Published: 23 August 2010

Abstract

Background

Cofactors, "nuisance" conditions or pathogens that affect the spread of a primary disease, are likely to be the norm rather than the exception in disease dynamics. Here we present a "simplest possible" demographic model that incorporates two distinct effects of cofactors: that on the transmission of the primary disease from an infected host bearing the cofactor, and that on the acquisition of the primary disease by an individual that is not infected with the primary disease but carries the cofactor.

Methods

We constructed and analyzed a four-patch compartment model that accommodates a cofactor. We applied the model to HIV spread in the presence of the causal agent of genital schistosomiasis, Schistosoma hematobium, a pathogen commonly co-occurring with HIV in sub-Saharan Africa.

Results

We found that cofactors can have a range of effects on primary disease dynamics, including shifting the primary disease from non-endemic to endemic, increasing the prevalence of the primary disease, and reversing demographic growth when the host population bears only the primary disease to demographic decline.
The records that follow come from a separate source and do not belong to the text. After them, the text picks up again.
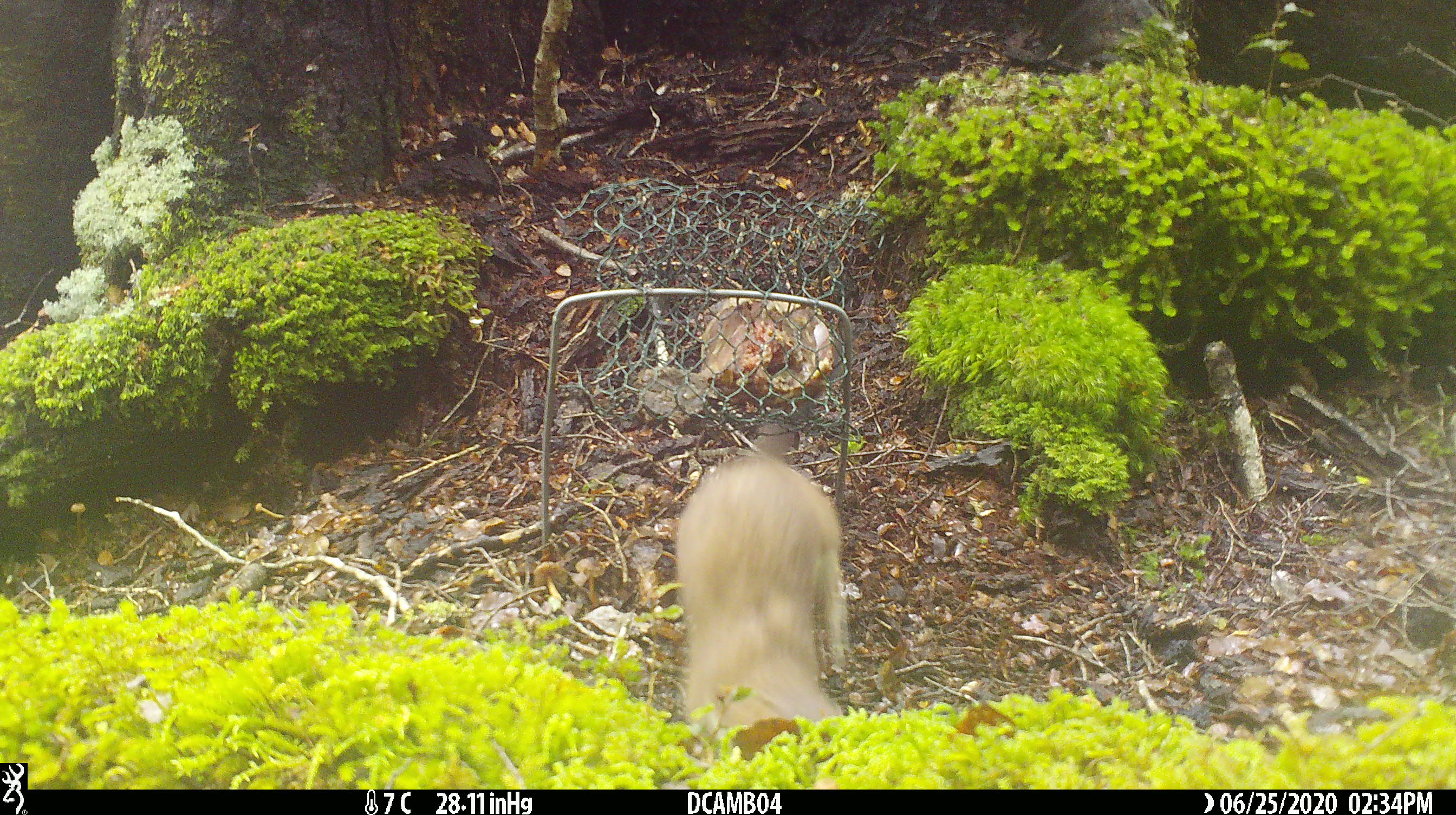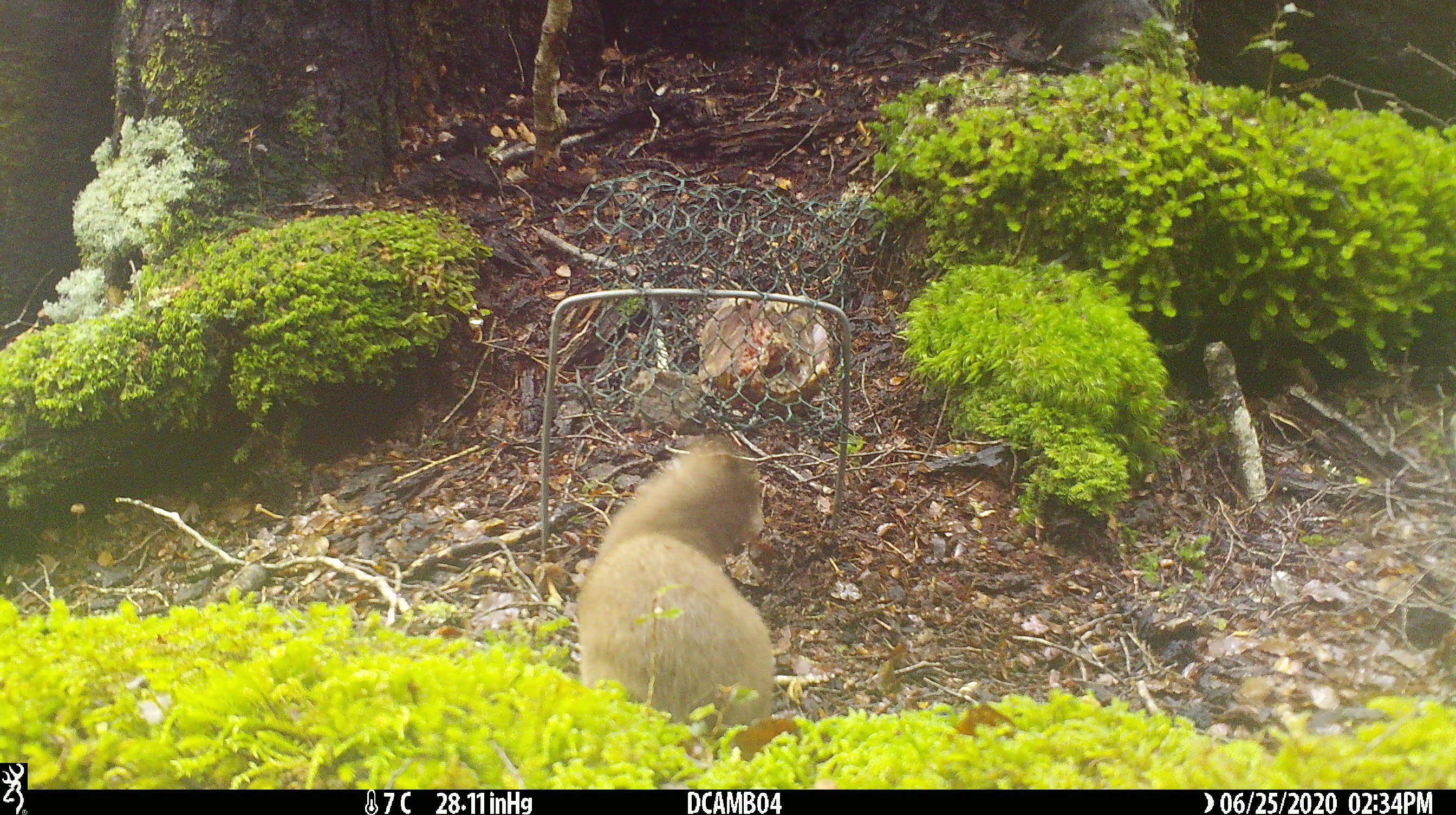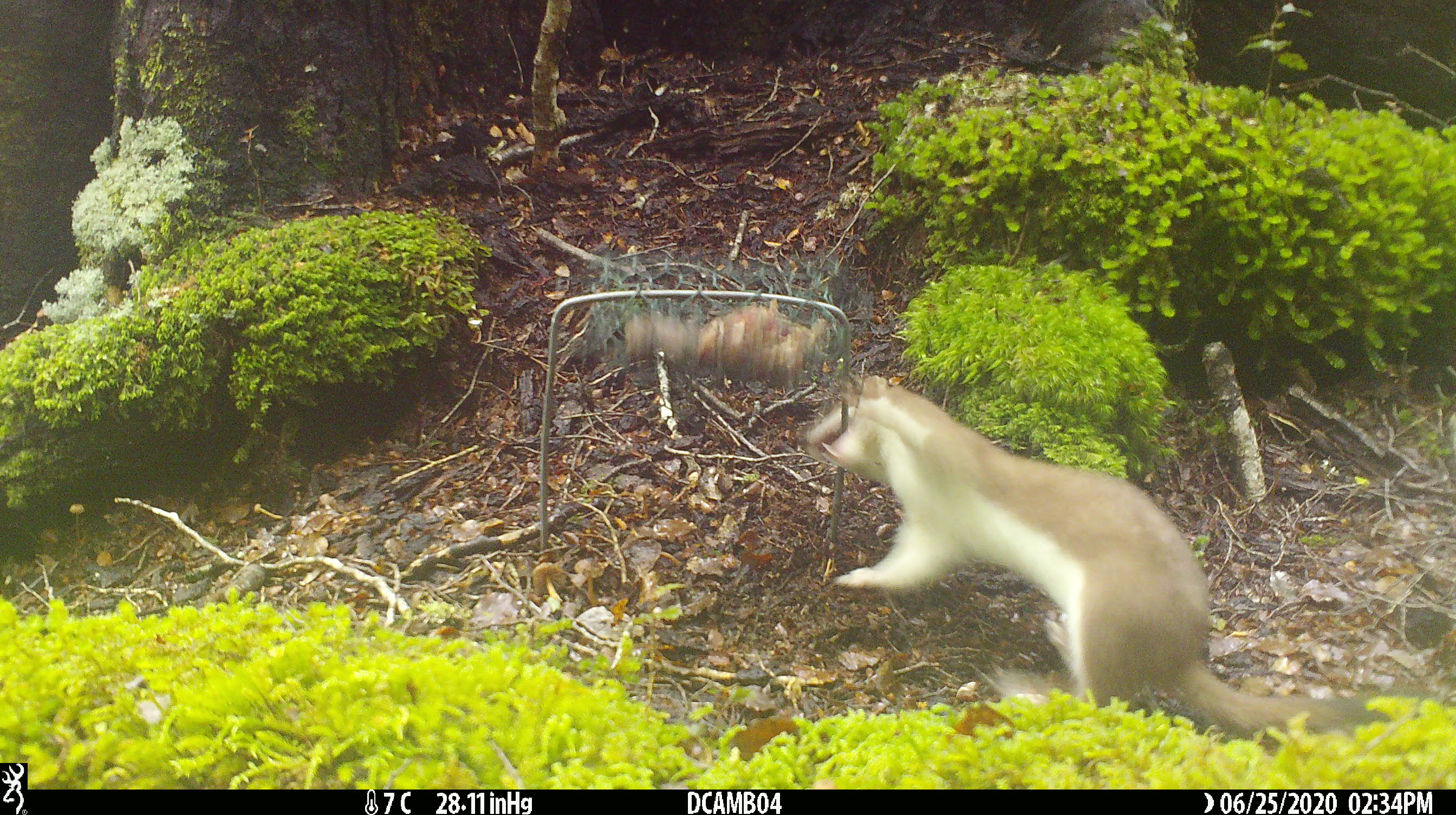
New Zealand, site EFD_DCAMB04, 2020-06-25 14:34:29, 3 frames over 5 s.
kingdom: Animalia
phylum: Chordata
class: Mammalia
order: Carnivora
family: Mustelidae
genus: Mustela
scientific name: Mustela erminea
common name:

We show that under parameter values based on the biology of the HIV/S. haematobium system, reduction of the schistosome-bearing subpopulations (e.g. through periodic use of antihelminths) can slow and even reverse the spread of HIV through the host population.

Conclusions

Typical single-disease models provide estimates of future conditions and guidance for direct intervention efforts relating only to the modeled primary disease. Our results suggest that, in circumstances under which a cofactor affects the disease dynamics, the most effective intervention effort might not be one focused on direct treatment of the primary disease alone. The cofactor model presented here can be used to estimate the impact of the cofactor in a particular disease/cofactor system without requiring the development of a more complicated model which incorporates many other specific aspects of the chosen disease/cofactor pair. Simulation results for the HIV/S. haematobium system have profound implications for disease management in developing areas, in that they provide evidence that in some cases treating cofactors may be the most successful and cost-effective way to slow the spread of primary diseases.